Тем временем на пригорок с заливистым лаем выскочили собаки, за ними всадники на быстроногих конях; впереди королевский егермейстер в развевающемся зелёном кафтане.
Всадники, не сворачивая, неслись прямо к мельнице и осадили коней перед самым крыльцом. Буйко и Пал кубарем скатились с лестницы и стали перед гостями. Вытирая руки, вышла из дома тётушка Оршик. Егермейстер, придержав разгорячённого коня, заговорил так громогласно, будто глашатай перед многолюдной толпой:
— Слушай, мельник! Сегодня у тебя великое торжество. Король Матьяш со свитой пожалует сейчас к тебе во двор и попросит напиться!
— Король Матьяш? — ахнули в один голос хозяева.
А тётушка Оршик сломя голову бросилась в дом поискать сосуд для питья покрасивей.
И вот опять под ногами коней заколыхалась земля, и в следующее мгновение во двор мельницы галопом влетел король Матьяш. По правую руку от него скакал длинноусый старый витязь, по левую — на белоснежном коне такая красавица, что самой красоты краше. За ними — знатные господа, целое войско охотников. Лучники, загонщики, псари, а позади всех сокольничие с длинными палками с перекладиной, на которых сидели птицы-хищники.
— Доброе утро, мельник! — приветствовал хозяина король. — Полон ли ковш твоей мельницы?
— Полон, государь, — ответил старый Кинижи. — Благодарение королю и благодарение людям.
— Скажи, полководец Балаж Мадьяр, — обратился король к седоусому витязю, — как, по твоему разумению, следует понимать слова мельника?
— Э-э, государь, я уже стар, и не под силу мне такие загадки. Зато дочери моей милы мудрёные забавы. Ну, а во всём остальном мой разум, конечно, острее.
Король повернулся к девушке, сидевшей на белом коне.
— Что ж, Йoланка, если ты так же умна, как красива, тогда, без сомнения, разгадаешь загадку старого мельника.
Йоланка и впрямь была хороша собой.
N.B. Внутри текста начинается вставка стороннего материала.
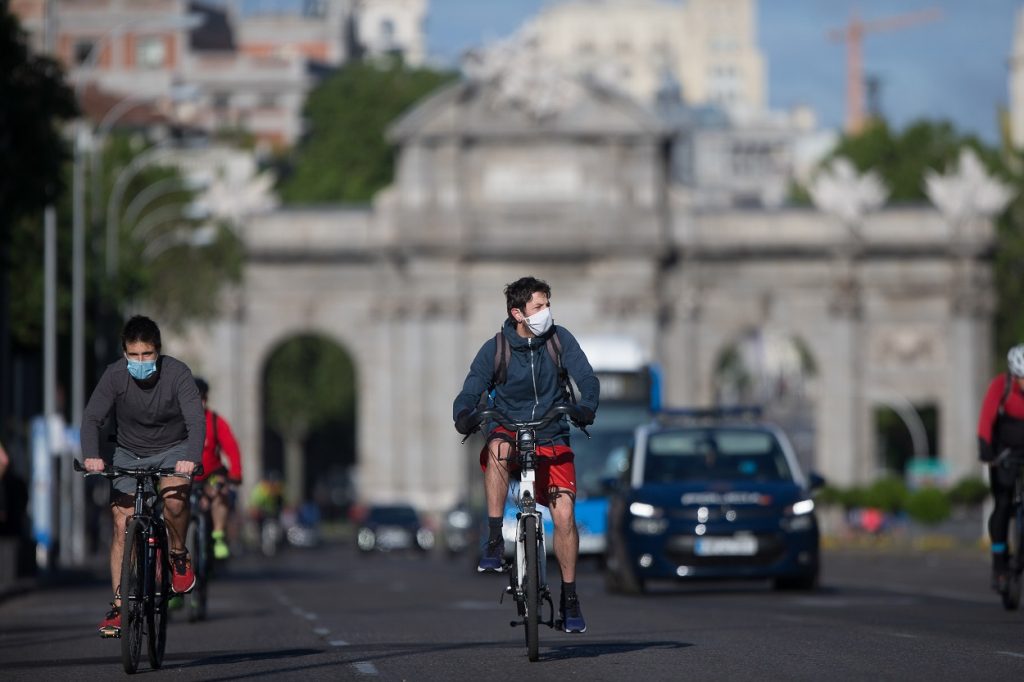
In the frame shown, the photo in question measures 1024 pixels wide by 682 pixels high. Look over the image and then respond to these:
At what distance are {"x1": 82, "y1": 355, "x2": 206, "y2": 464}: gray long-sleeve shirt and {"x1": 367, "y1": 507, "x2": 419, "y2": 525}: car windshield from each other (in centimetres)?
5392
Быстрая скачка разрумянила её щеки, свежий утренний ветер подёрнул влагой глаза, и от этого блестели они во сто крат ярче.
— Короля мельник благодарит за то, — подумав немного, звонким голосом отвечала красавица, — что его величество охраняет мирный труд своего народа, а людей — за то, что они в поте лица добывают свой хлеб.
— В самую точку попала барышня, государь, потому что если б было иначе, то по ковшу моей мельницы гулял бы вольный ветер.
По душе пришлось сказанное королю Матьяшу. Даже суровый Балаж Мадьяр при этих словах усмехнулся в усы. Но тут из-за спины прекрасной Йоланки выехал вперёд витязь в платье цвета безвременника.[5] Его охотничий костюм сверкал драгоценными каменьями, но лицо было бледно, как цвет его одежды, а из-под высокой шапки свисали густые жёлтые локоны. Витязь подскакал к Кинижи, едва не сбив его с ног. Перегнувшись через седло, он уставился на макушку старого мельника.
— Как посмел ты, мужик, с таким лукавством и чванством отвечать самому королю?
Хотелось, наверно, жёлтому витязю чем-нибудь перед королём отличиться, да только не нуждался король Матьяш в хлопотах непрошеного ходатая.
— Ты неправ, кондотьер[6] Голубaн. Ответ мельника разумен и мудр. Он славный старик, и мы не ошиблись, наведавшись к нему во двор.